Conclusion:  Charles Spurgeon over a century ago left the Baptist Union of Britain, just as almost decade ago most of us left the Worldwide Church of God.  When the spiritual principle of unity conflicts with upholding holiness, we need to be willing to separate from those denying major, spiritually crucial doctrines of the faith once it is totally clear they won’t repent of their apostasy.  Since God is holy, He expects us to become holy and to stay holy.  We can’t perfect our holiness and righteousness in a church organization that attacks both from the pulpit and the printing press.  There can’t be spiritual unity between apostates and true Christians, or communion between light and darkness, or accord between Christ and Belial.  [Optional, if third text not used and if need a quick end:  For as Amos (3:1) asked, “Can two walk together, unless they are agreed?”]             For as Spurgeon commented about the worthlessness of staying in an apostate church hoping to change it:  If it be said that efforts should be made to produce reform, we agree with the remark; but when you know that they will be useless, what is the use?
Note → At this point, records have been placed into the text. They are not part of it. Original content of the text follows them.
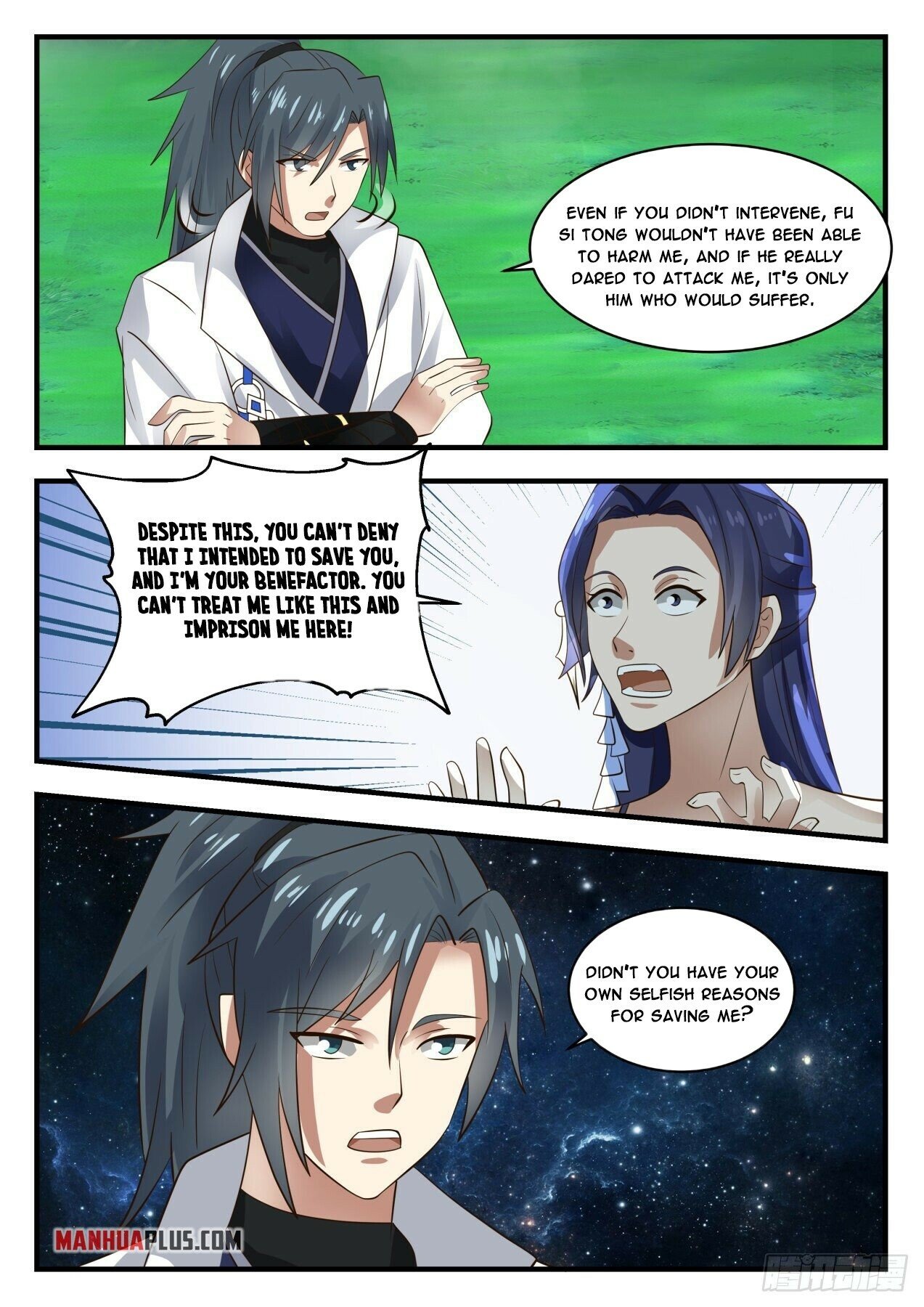 Martial Peak Chapter 1699 - 6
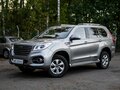 2021 Haval H9 I Рестайлинг, серый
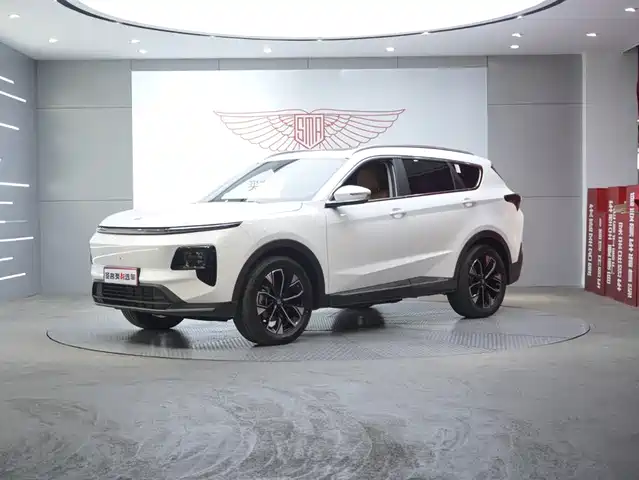 JIETU SHANHAI  L7 2024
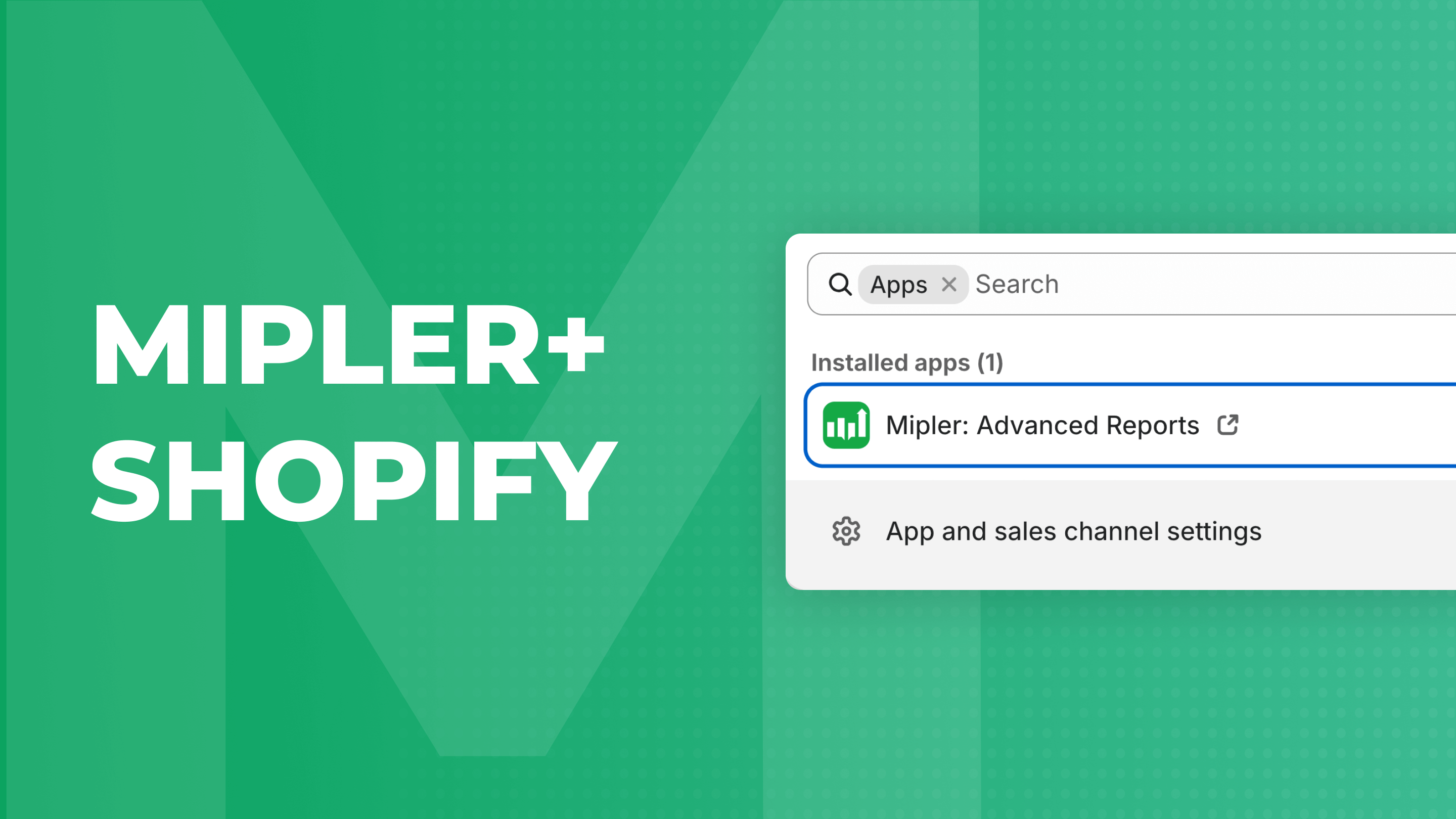 Shopify Better Reports – Mipler Reporting App | Benefits, support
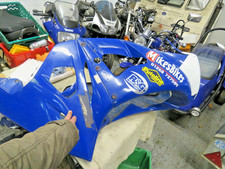 Yamaha R6 5SL 2003-2005 Full Race Fairing Kit Track Bodywork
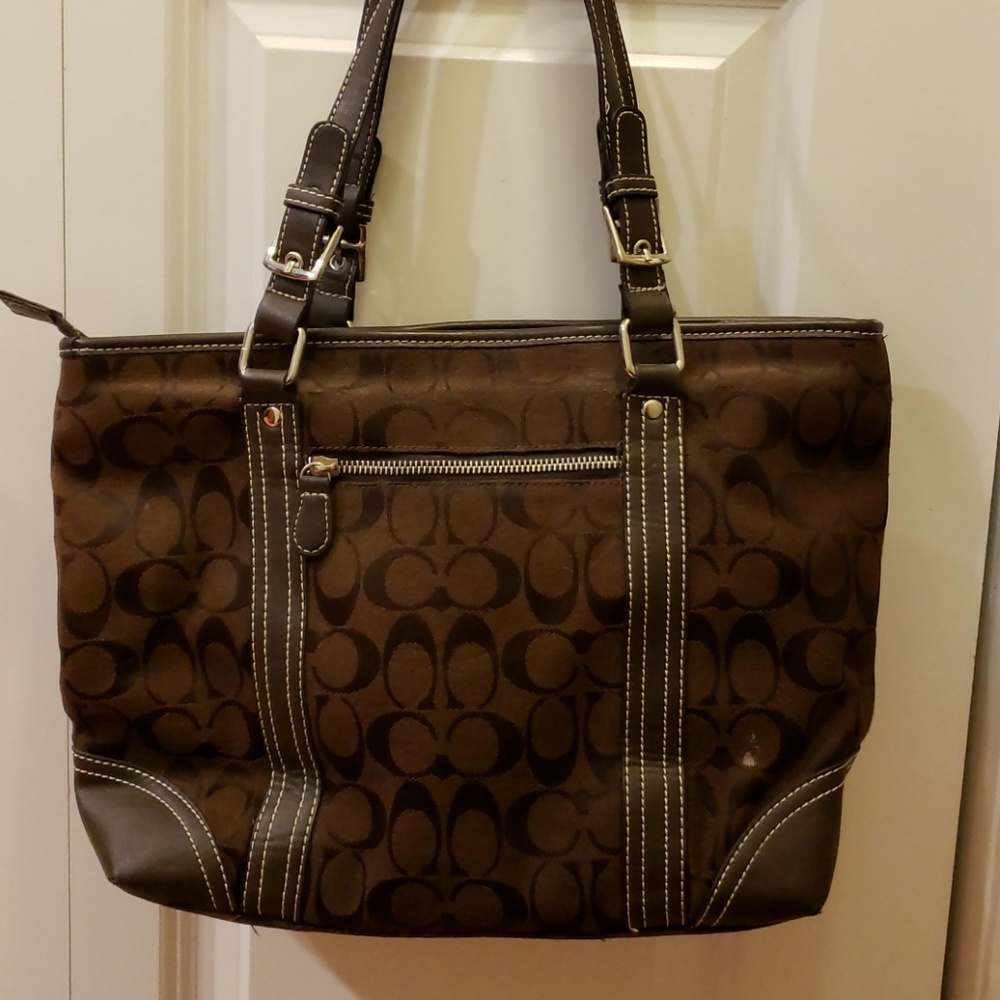Coach purse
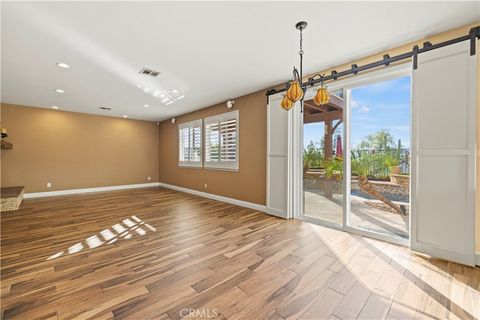 A home in Stevenson Ranch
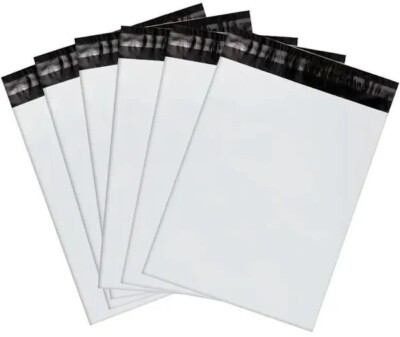 Confezione Da 500 Buste Postali Riciclate 12x15,5 Pollici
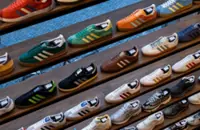 Adidas gets World Cup boost in 'very volatile' market
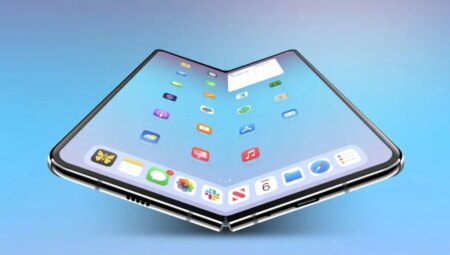 Apple’ın birinci katlanabilir ekranlı telefonuna yönelik yeni bilgi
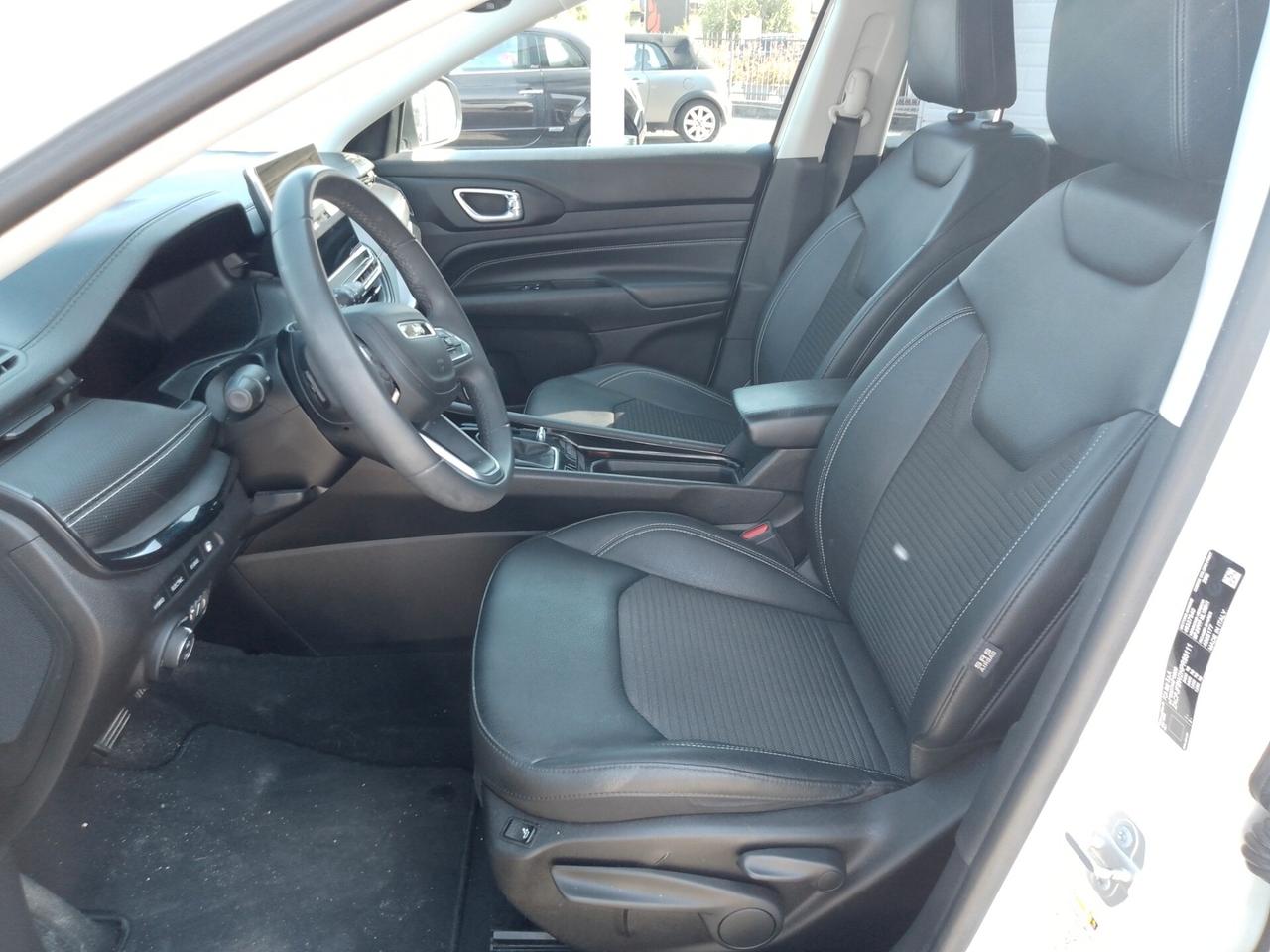Jeep Compass PLUG INN HYBRID Limited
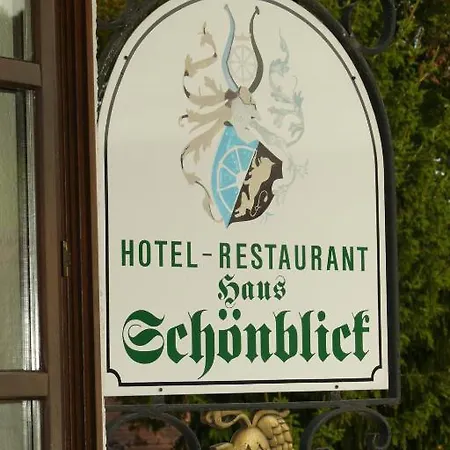 Haus Schonblick 3*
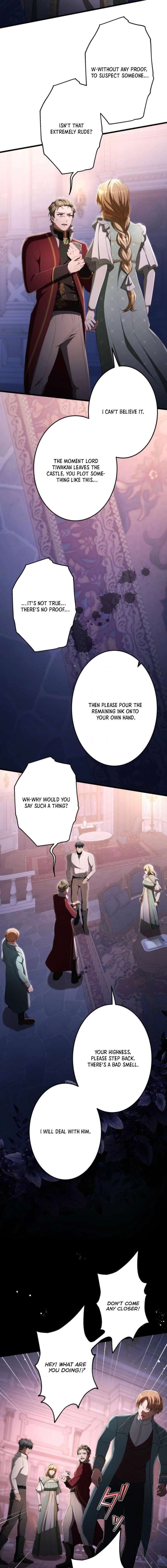 A Savage Proposal Chapter 92 page 7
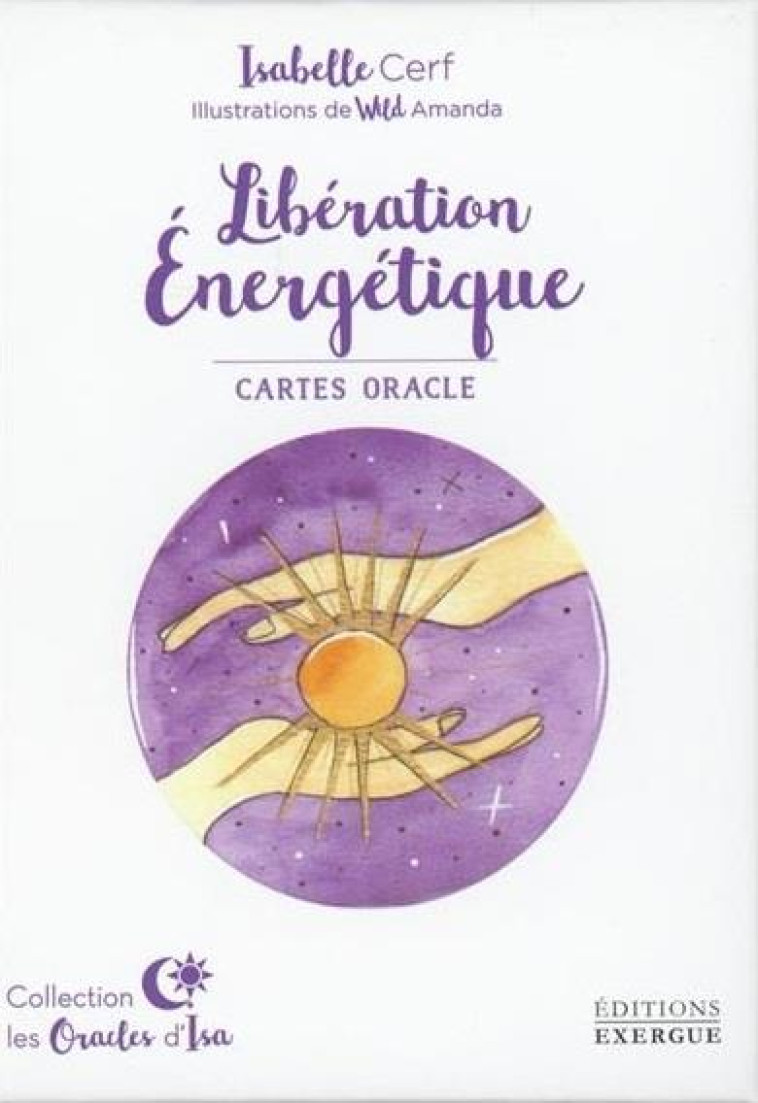 LIBERATION ENERGETIQUE - CERF/WILD - EXERGUE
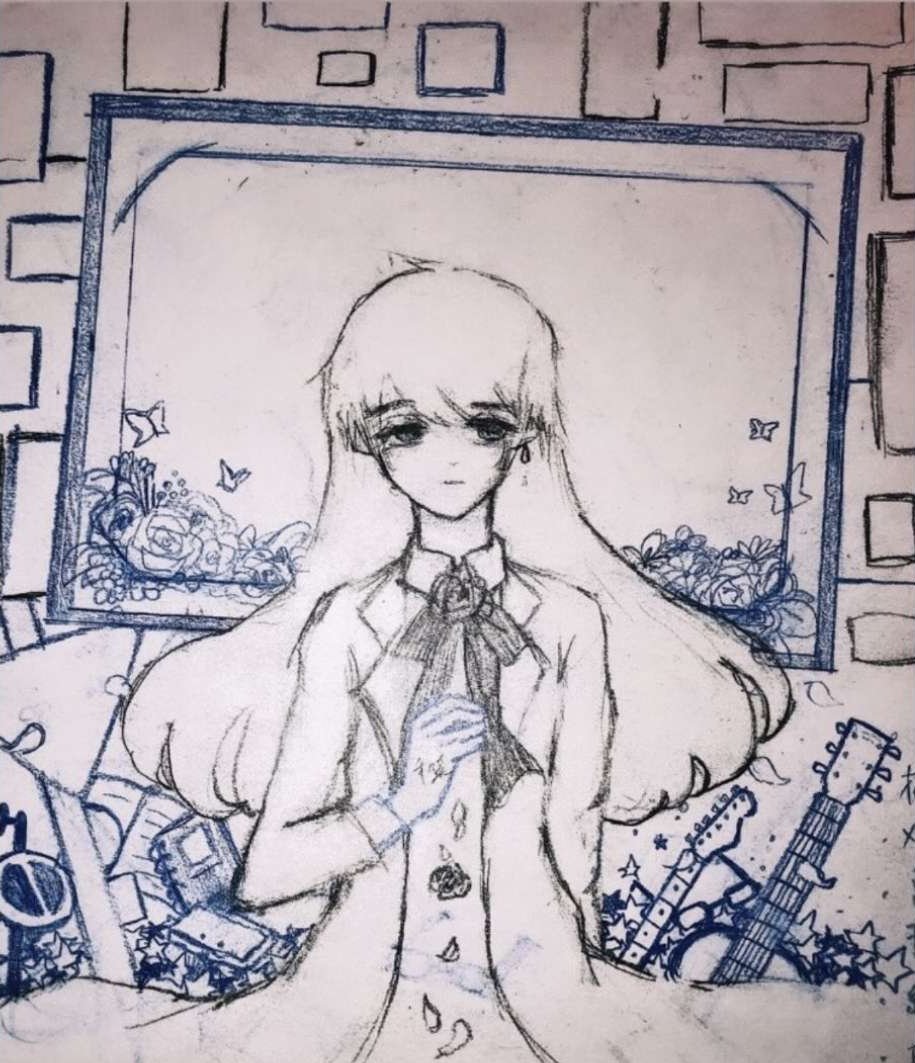 Adosite 💙💜 tweet media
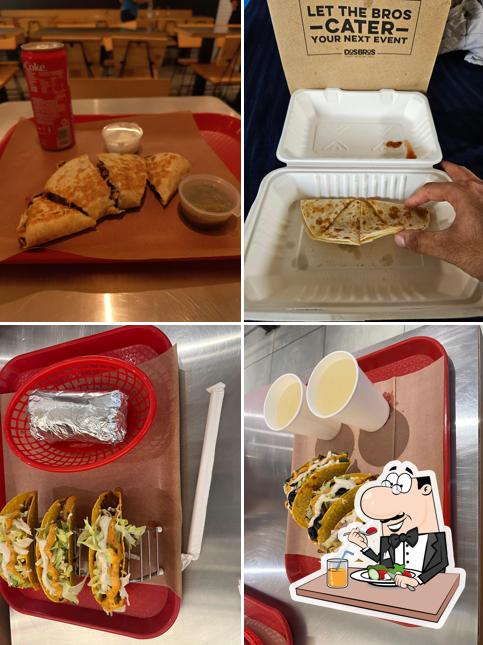 Food at DosBros Mexican Restaurant, Ahmedabad One, Vastrapur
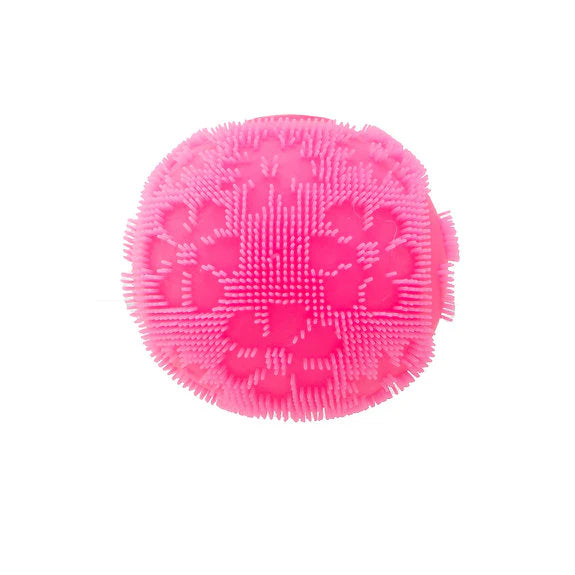 NeeDoh Fuzz Ball Flower Power Fidget Toy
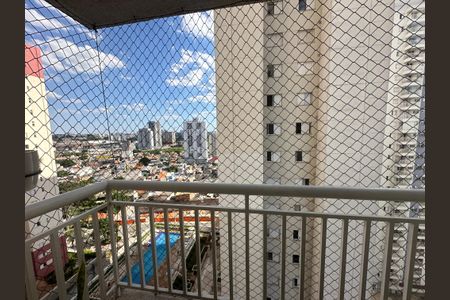 Apartamento à venda com 70m², 2 quartos e 2 vagas Apartamento à venda com 70m², 2 quartos e 2 vagasVaranda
Where the basis of association allows error, and almost invites it, and there is an evident determination not to alter that basis, nothing remains to be done inside, which can be of any radical service. The operation of an evangelical party within can only repress, and, perhaps, conceal, the evil for a time; but meanwhile, sin is committed by the compromise itself, and no permanently good result can follow. To stay in a community which fellowships all beliefs in the hope of setting matters right, is as though Abraham had stayed at Ur, or at Haran, in the hope of converting the household out of which he was called.”